February 15, 2018
On Thursday, 15 February 2018 at 18:30:57 UTC, Jonathan M Davis wrote:
> On Thursday, February 15, 2018 17:53:54 Kyle via Digitalmars-d-learn wrote:
>> I want to be able to pass an int to a function, then in the function ensure that the int is little-endian (whether it starts out that way or needs to be converted) before additional stuff is done to the passed int. The end goal is compliance with a remote console protocol that expects a little-endian 32-bit signed integer as part of a packet.
>
> Well, in the general case, you can't actually test whether an integer is little endian or not, though if you know that it's only allowed to be within a specific range of values, I suppose that you could infer which it is. And normally, whether a value is little endian or big endian is supposed to be well-defined by where it's used, but if you do have some rare case where that's not true, then it could interesting. That's why UTF-16 files are supposed to have BOMs.
>
> Either way, there's nothing in std.bitmanip geared towards guessing the endianness of an integral value. It's all based on the idea that an integral value is in the native endianness of the system and that the application knows whether a ubyte[n] contains bytes arranged as little endian or big endian.
>
> - Jonathan M Davis

I was thinking that the client could determine its own endianness and either convert the passed int to the other if big, or leave it alone if little, then send it to the server as little-endian at that point. Regardless, I just came across a vibe packaged RCON library by Benjamin Schaaf that may work for me, so that's the new plan, for now. All you guys helping people on the forums daily are awesome, it's still amazing to me that I can ask questions here and routinely get answers directly from core language contributors and D book authors. Thanks for what you do.
February 15, 2018
On Thursday, February 15, 2018 18:47:16 Kyle via Digitalmars-d-learn wrote:
> I was thinking that the client could determine its own endianness and either convert the passed int to the other if big, or leave it alone if little, then send it to the server as little-endian at that point.
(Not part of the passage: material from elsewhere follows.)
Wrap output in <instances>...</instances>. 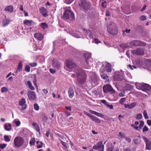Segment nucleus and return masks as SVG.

nativeToBigEndian and nativeToLittleEndian convert integral values to the target endianness, taking the native endianness into account. So, if what you want to do is take an int and convert it to ubyte[4], then both of those functions will do that for you. It's just a question of what the target endianness is either. Either way, the endianness of the machine itself will be properly taken into account when that conversion is done, and you don't have to worry about it.